— Start Passage given —

In reply to a post by Woolwich:
Gone off my original question but still, I'd like to know....

So I thought I need to be on the same subnet to access a file server and that's what the VPN is doing. From my LAN address 192.168.1.2 I'm connecting to another LAN which uses 192.168.2.0/24 and I get an IP address there of 192.168.2.123 (say). The VPN isn't on its own subnet here, is it?

But if you landed into my LAN 192.168.1.0/24 and the VPN is on the 192.168.5.0 subnet you won't be able to access the file server at 192.168.1.99. That's my understanding and how I have different sites setup. Please do tell me if I'm wrong wink

For Windows-like shares


We're all Mac but i'd love to have my internal DNS setup properly. At the moment we use Finder's 'Connect to server...' and access smb://192.168.2.100 which gets a list of shares which can be mounted. I can get there using smb://domain (no suffix) but don't because it only seems to work locally (not over the VPN). I and users know how to the 'Connect to server...' and as it works I haven't tried to improve things.

Are you saying I could use smb://server.domain.tld/share if I had DNS set up correctly. And users couldn't access that share without being either on the LAN or VPN? On a Mac!


SMB so yes they are Windows-like shares smile

So this part is all about client remote access VPN rather than site-to-site.

Well have a think about what the server at 192.168.2.100 does when it replies to a client. If the client is 192.168.2.123 but isn't actually present, how does the server know to send the traffic to the (VPN) router? Normally it wouldn't talk to the router to reply to the same subnet, it would do an ARP broadcast and ask for the MAC address corresponding to the target, to find out who "owns" the IP.
You can see the router does something funky to make it look like they are actually the source of the client's traffic.

Now look at the default gateway from the perspective of your server. if the default gateway points to your router and that is also the VPN router, the server is quite capable of responding to requests from outside its own subnet, because replies would be sent via the router.
In this case the server does not broadcast to locate the client.

The router in turn would know the IP belongs to a VPN client and forward (route) it over the tunnel.

Have a look at the virtual interface created on the client when it brings up VPN.
You may find it is really receiving a /32 but also a setting making the tunnel the default route interface for all non-local traffic.
The VPN client also usually adds an exception for the public IP of the VPN endpoint to reach that directly for the already-encrypted traffic (as seen by the Internet).

— End Passage given —
— Start Listed records —

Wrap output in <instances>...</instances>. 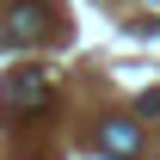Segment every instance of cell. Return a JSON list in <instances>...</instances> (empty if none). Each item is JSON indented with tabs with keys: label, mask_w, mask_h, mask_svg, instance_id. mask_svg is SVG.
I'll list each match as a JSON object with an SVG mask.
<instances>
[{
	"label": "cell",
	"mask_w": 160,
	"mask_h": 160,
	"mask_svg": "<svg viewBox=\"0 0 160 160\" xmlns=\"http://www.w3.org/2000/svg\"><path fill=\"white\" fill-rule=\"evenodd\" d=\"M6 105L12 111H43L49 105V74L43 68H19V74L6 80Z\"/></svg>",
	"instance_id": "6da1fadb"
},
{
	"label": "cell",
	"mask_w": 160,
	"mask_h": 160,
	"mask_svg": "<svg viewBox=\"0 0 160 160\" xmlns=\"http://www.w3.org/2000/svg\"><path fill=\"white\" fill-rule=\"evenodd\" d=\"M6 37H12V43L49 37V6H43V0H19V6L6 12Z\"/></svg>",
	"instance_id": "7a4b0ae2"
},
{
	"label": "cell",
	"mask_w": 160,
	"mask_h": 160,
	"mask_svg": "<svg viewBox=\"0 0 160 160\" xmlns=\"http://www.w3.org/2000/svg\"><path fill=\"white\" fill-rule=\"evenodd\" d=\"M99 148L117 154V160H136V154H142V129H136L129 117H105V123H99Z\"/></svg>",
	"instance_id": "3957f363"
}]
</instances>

— End Listed records —

> **Requirements**
In the forum post about VPN access, what address do the Mac users enter in Finder's 'Connect to server...' to get the list of shares?

> **Solution**
smb://192.168.2.100